Como lidar com quem desvaloriza sua profissão?

Carlos

O tio Paulo colocou mais carvão na churrasqueira. A fumaça subia cinzenta no ar da tarde.

— E você, Carlos, ainda nessa coisa de escritório?

— Tô sim, tio.

— Puxa vida. Por que não arruma um serviço de verdade? Vira eletricista que nem seu pai era. Isso dá dinheiro.

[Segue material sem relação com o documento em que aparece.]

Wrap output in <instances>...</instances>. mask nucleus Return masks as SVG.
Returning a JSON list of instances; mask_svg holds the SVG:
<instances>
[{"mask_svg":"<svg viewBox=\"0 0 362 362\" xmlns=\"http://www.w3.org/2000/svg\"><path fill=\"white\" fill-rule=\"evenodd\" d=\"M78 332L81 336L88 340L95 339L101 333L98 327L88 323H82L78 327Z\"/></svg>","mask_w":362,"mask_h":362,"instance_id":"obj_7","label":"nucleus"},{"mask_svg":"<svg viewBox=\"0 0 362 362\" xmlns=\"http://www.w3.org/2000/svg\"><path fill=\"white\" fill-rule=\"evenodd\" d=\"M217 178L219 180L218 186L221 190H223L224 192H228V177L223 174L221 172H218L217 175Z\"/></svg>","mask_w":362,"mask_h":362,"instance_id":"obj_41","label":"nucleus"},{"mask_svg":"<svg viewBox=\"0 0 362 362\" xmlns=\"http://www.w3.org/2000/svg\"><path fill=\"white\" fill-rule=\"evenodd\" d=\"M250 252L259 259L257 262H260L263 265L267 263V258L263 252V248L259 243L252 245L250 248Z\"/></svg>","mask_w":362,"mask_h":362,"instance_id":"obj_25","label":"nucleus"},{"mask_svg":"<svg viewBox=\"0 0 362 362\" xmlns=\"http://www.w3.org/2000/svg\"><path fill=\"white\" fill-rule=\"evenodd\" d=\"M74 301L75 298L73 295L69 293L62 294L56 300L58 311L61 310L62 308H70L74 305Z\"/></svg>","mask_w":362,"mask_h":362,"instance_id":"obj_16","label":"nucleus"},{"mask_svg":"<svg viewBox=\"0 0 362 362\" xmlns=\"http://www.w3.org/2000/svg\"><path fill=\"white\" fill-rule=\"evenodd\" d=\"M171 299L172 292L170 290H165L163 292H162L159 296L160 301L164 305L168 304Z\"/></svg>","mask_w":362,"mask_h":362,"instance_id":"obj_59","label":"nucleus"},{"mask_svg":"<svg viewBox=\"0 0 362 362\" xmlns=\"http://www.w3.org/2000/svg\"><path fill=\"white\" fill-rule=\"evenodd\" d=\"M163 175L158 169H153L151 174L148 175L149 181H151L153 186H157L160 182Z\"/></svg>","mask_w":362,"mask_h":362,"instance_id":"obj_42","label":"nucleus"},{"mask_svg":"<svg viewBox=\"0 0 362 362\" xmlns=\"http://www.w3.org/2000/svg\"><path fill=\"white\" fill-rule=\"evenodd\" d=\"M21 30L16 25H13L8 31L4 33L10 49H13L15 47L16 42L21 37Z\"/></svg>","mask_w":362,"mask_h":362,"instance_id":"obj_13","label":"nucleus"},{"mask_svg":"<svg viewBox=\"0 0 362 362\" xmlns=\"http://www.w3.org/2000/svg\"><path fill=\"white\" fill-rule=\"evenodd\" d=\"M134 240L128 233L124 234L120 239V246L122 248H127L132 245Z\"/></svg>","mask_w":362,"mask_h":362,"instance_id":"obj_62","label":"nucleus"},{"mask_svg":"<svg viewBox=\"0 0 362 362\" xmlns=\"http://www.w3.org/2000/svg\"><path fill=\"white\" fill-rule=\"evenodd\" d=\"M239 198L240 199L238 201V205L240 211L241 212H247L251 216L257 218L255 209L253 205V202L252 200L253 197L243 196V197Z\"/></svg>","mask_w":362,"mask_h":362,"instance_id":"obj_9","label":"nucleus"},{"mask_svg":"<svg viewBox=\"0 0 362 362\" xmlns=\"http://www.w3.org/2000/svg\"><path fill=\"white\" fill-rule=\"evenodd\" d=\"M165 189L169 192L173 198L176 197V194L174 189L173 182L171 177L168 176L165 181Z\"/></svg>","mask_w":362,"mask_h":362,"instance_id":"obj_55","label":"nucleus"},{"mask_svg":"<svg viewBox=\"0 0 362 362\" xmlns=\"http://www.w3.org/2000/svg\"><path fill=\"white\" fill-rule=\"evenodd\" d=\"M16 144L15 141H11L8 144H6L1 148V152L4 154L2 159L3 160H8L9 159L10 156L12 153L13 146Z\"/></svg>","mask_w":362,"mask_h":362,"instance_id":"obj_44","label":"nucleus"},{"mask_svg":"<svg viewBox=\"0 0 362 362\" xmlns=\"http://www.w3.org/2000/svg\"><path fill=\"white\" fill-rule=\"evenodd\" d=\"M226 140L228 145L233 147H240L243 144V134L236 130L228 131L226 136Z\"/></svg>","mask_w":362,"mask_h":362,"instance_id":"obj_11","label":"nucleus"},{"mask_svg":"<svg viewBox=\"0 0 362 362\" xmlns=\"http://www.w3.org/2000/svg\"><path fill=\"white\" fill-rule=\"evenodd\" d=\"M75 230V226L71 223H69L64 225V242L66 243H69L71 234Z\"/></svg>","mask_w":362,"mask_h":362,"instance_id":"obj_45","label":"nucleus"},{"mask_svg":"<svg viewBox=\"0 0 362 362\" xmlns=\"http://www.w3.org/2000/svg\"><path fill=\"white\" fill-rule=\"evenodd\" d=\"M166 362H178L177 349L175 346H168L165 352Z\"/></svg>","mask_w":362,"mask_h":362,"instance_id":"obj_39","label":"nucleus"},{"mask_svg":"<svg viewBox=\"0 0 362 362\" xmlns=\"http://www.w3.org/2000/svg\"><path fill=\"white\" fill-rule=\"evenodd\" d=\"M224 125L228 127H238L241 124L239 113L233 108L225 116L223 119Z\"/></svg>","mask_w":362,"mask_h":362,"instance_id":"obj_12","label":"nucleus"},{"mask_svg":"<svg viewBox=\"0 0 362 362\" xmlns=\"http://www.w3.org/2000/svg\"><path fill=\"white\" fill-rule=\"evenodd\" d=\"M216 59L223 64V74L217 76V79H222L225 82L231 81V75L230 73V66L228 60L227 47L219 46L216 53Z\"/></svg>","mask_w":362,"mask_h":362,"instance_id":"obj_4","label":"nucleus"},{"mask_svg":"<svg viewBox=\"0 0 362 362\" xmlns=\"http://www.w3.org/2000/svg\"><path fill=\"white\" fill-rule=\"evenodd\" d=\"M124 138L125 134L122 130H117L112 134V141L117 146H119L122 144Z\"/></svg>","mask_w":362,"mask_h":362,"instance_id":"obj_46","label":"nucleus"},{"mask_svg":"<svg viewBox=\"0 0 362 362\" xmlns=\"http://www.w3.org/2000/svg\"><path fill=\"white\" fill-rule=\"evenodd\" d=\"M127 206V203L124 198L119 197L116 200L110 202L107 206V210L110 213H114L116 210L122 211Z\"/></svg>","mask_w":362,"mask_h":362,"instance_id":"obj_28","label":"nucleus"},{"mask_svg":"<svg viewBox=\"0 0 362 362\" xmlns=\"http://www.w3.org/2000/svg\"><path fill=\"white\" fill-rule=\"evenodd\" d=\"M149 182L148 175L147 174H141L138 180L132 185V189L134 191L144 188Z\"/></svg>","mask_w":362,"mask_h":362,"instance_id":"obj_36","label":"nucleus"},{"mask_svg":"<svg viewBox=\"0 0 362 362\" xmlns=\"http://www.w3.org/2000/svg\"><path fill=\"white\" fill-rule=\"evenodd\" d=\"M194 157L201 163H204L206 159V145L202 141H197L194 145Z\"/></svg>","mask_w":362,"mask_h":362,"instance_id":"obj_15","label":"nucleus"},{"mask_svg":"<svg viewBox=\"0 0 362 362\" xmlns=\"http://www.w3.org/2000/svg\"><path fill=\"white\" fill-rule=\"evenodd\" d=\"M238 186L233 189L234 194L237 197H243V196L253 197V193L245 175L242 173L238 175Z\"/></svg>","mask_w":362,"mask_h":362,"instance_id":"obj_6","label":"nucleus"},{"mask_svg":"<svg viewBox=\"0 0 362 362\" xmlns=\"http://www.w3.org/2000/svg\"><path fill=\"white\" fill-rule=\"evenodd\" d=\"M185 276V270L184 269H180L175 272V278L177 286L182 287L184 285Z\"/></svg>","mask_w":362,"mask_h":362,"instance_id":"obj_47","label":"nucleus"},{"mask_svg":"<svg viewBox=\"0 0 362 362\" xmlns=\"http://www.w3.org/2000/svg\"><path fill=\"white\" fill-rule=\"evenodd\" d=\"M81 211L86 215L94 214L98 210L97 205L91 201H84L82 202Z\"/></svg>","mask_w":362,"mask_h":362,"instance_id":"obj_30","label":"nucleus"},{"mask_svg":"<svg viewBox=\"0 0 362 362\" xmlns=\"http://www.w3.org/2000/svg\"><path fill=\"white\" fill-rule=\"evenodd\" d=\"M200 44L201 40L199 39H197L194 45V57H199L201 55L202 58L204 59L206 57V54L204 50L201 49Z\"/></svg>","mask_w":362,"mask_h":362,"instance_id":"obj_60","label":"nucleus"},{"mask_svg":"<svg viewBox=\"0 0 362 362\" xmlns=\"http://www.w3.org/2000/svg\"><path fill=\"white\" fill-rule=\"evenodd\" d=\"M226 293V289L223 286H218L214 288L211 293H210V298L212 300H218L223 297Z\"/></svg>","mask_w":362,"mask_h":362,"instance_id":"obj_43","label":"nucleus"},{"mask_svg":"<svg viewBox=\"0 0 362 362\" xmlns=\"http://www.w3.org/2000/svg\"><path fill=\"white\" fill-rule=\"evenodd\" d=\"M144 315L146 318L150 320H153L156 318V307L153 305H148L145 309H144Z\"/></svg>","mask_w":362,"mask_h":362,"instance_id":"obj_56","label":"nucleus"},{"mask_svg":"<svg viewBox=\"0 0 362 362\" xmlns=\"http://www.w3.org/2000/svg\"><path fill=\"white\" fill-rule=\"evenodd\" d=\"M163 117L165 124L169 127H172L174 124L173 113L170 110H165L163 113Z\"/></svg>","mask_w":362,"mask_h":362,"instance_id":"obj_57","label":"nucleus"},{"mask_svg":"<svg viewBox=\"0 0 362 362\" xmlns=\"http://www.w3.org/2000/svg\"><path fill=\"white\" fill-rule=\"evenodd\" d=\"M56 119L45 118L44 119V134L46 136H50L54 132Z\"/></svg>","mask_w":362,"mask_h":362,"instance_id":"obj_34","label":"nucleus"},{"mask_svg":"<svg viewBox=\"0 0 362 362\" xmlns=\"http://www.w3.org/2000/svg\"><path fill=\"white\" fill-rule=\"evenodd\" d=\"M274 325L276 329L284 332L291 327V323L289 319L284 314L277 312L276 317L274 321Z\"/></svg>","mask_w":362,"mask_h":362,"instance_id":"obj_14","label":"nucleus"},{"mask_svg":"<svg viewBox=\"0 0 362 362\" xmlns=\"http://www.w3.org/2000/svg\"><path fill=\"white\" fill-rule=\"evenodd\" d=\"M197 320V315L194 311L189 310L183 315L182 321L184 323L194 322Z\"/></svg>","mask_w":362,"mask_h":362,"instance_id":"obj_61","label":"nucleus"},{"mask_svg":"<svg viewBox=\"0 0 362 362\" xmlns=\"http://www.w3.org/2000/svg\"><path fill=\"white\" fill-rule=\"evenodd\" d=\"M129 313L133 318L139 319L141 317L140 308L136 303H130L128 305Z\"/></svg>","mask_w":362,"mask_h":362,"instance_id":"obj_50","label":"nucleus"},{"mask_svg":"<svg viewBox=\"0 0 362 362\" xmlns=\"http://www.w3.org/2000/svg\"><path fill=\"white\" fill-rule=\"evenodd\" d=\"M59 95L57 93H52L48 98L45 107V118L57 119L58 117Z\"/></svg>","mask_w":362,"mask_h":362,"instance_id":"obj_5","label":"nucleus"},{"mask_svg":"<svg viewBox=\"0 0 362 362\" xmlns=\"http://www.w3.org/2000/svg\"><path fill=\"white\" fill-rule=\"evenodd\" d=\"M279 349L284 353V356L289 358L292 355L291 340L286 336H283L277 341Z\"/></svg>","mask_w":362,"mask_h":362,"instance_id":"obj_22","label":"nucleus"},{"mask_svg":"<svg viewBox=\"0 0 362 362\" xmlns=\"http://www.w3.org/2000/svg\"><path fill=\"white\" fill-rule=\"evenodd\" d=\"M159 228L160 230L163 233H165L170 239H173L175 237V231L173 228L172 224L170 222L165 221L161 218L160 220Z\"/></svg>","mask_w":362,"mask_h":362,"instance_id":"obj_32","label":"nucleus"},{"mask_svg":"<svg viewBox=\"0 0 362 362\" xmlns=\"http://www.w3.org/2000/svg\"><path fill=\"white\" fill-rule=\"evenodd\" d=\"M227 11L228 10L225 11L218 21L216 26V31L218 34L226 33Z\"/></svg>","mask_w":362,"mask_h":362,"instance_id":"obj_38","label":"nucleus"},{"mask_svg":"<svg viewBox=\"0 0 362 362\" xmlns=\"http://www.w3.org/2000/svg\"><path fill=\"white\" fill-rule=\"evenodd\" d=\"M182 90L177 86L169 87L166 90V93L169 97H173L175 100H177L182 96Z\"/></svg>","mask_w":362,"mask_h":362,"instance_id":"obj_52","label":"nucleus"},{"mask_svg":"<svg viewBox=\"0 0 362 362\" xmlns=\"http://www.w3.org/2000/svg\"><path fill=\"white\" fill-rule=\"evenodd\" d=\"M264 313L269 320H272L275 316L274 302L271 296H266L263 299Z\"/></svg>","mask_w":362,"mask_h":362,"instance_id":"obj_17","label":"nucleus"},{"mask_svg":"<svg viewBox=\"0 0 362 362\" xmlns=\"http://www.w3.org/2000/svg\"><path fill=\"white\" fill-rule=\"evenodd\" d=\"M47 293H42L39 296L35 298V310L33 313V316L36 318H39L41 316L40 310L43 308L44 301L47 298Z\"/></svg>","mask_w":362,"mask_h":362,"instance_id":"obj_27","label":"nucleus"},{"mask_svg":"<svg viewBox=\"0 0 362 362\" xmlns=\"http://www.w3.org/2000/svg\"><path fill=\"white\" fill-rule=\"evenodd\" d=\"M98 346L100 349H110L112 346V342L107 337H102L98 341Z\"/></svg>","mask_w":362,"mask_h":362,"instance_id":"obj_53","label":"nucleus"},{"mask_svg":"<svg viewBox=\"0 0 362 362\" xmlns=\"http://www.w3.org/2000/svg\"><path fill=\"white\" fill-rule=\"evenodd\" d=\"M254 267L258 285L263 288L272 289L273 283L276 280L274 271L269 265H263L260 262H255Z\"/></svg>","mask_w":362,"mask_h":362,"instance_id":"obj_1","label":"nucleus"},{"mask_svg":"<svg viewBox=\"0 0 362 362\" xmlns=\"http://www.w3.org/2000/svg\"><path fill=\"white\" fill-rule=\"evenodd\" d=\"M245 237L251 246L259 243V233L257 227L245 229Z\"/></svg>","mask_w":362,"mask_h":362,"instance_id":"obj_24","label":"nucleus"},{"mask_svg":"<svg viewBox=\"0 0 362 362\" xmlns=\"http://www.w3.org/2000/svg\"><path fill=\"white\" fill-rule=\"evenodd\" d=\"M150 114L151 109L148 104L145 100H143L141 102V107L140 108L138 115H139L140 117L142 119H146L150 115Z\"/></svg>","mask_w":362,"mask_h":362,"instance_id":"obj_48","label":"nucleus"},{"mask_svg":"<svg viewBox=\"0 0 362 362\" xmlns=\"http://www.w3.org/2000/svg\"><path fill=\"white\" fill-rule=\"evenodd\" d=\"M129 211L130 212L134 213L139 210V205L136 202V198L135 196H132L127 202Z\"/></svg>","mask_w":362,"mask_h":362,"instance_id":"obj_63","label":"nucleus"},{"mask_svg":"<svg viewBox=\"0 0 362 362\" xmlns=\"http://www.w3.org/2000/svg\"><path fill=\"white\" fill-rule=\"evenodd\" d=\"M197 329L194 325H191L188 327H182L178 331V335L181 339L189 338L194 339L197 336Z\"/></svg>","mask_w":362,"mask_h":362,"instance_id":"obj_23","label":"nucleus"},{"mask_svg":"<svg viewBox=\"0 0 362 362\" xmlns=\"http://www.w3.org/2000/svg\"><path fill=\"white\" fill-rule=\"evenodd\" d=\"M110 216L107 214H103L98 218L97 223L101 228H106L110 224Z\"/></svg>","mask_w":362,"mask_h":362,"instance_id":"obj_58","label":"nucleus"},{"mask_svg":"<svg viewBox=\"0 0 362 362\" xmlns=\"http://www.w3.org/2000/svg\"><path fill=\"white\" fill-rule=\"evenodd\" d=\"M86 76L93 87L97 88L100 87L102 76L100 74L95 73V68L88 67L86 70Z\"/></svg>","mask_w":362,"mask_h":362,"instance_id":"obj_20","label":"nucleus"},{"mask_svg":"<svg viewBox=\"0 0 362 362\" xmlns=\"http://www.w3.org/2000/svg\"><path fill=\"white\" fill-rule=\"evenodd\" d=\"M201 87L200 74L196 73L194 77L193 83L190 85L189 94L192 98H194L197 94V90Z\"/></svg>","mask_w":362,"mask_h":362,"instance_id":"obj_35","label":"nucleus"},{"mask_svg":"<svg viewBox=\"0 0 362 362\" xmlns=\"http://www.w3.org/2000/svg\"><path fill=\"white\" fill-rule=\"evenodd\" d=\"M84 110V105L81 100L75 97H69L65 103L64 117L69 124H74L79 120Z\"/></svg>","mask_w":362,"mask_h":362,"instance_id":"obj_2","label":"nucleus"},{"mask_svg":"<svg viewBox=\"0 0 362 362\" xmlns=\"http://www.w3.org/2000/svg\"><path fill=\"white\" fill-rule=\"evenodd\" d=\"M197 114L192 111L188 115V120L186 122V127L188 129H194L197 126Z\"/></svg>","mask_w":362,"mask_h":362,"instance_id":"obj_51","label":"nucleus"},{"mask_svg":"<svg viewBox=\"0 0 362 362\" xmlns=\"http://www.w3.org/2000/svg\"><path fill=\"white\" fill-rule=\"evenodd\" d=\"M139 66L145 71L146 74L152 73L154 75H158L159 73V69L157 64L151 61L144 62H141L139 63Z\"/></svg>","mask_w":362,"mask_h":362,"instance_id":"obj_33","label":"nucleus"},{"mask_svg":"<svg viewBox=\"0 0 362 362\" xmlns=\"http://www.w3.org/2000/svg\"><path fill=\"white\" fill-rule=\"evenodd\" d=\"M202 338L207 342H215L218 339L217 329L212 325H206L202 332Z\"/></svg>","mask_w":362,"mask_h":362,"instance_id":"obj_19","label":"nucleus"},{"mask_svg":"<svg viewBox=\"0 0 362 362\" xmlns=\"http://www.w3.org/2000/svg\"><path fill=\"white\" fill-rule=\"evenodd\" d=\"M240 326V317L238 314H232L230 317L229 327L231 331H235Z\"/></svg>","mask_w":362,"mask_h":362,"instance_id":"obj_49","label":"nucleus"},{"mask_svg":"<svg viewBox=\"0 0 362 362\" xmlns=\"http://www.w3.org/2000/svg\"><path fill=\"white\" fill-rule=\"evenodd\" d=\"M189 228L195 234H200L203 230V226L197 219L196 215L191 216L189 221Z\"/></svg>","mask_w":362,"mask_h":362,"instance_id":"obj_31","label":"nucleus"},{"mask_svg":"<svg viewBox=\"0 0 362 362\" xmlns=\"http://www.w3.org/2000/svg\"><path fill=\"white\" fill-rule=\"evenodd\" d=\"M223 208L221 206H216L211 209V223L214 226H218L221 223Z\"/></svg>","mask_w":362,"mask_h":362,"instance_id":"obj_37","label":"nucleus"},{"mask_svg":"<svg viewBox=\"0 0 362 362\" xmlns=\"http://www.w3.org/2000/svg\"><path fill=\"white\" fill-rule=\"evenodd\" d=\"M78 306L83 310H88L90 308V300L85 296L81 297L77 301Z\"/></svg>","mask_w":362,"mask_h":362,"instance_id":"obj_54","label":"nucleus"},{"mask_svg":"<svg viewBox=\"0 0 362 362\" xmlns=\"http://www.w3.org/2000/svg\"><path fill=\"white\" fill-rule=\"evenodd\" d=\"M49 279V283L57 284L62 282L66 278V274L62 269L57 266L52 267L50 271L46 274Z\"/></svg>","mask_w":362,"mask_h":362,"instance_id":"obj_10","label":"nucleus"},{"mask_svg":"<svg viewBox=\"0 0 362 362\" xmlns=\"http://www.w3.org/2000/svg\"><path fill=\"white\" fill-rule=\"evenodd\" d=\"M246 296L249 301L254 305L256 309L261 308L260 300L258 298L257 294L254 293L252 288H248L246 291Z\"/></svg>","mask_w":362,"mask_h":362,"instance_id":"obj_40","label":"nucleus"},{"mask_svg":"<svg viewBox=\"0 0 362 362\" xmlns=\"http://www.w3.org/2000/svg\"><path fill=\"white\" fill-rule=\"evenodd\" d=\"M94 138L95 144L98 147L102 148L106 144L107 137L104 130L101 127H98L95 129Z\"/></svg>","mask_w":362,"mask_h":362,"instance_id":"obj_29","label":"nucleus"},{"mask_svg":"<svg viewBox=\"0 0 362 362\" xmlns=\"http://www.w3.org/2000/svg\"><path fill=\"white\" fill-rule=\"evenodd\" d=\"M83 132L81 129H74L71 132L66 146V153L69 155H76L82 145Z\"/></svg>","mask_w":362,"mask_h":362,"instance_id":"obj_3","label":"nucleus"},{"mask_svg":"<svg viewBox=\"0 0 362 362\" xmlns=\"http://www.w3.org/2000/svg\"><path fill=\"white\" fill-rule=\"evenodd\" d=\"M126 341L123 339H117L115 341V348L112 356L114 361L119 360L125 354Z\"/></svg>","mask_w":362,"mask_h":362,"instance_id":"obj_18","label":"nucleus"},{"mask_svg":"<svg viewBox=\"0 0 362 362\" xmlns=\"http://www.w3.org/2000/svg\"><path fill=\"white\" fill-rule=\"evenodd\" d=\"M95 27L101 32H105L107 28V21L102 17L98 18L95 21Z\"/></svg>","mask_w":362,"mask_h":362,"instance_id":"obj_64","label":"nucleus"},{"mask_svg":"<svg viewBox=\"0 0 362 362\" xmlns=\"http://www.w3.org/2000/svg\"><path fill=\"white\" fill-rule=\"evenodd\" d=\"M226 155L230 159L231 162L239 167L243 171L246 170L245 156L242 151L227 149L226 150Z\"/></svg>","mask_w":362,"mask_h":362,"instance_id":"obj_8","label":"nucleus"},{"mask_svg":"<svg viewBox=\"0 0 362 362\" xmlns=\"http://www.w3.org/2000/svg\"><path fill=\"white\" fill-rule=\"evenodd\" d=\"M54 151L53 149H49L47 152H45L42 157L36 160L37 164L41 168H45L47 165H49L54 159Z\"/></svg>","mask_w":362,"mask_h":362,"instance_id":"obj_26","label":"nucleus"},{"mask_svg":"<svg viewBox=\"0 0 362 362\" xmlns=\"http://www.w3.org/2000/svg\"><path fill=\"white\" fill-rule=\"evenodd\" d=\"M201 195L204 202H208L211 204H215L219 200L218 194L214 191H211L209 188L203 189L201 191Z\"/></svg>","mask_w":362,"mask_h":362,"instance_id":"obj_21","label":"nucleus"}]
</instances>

Carlos sentiu o calor do fogo no rosto. A brasa estalou.

— Gosto do que faço, tio.

— Mas é trabalho de escritório. Ficar sentado o dia todo. Isso não é trabalho.

Carlos respirou fundo. Sentiu o cheiro de carne queimando.

— Tio, o senhor já viu um centro de distribuição por dentro?

— Já, na televisão.

— Então. O que eu faço impacta direto na operação. Se eu erro uma rota, o caminhão atrasa, a mercadoria não chega, a empresa perde dinheiro. Não é só sentar na frente do computador.

O tio Paulo virou a carne, os pingos caindo na brasa.

— Hum.

— Cada profissão tem seu valor. O senhor foi pedreiro a vida inteira. Construiu coisa que tá de pé até hoje. Minha contribuição é diferente, mas também existe.

O tio ficou em silêncio por um instante. O vento quente da churrasqueira passou entre os dois.

— É, cada um com seu dom — ele disse, virando mais uma costela.

Carlos deu um gole no refrigerante. O barulho das crianças brincando enchia o quintal.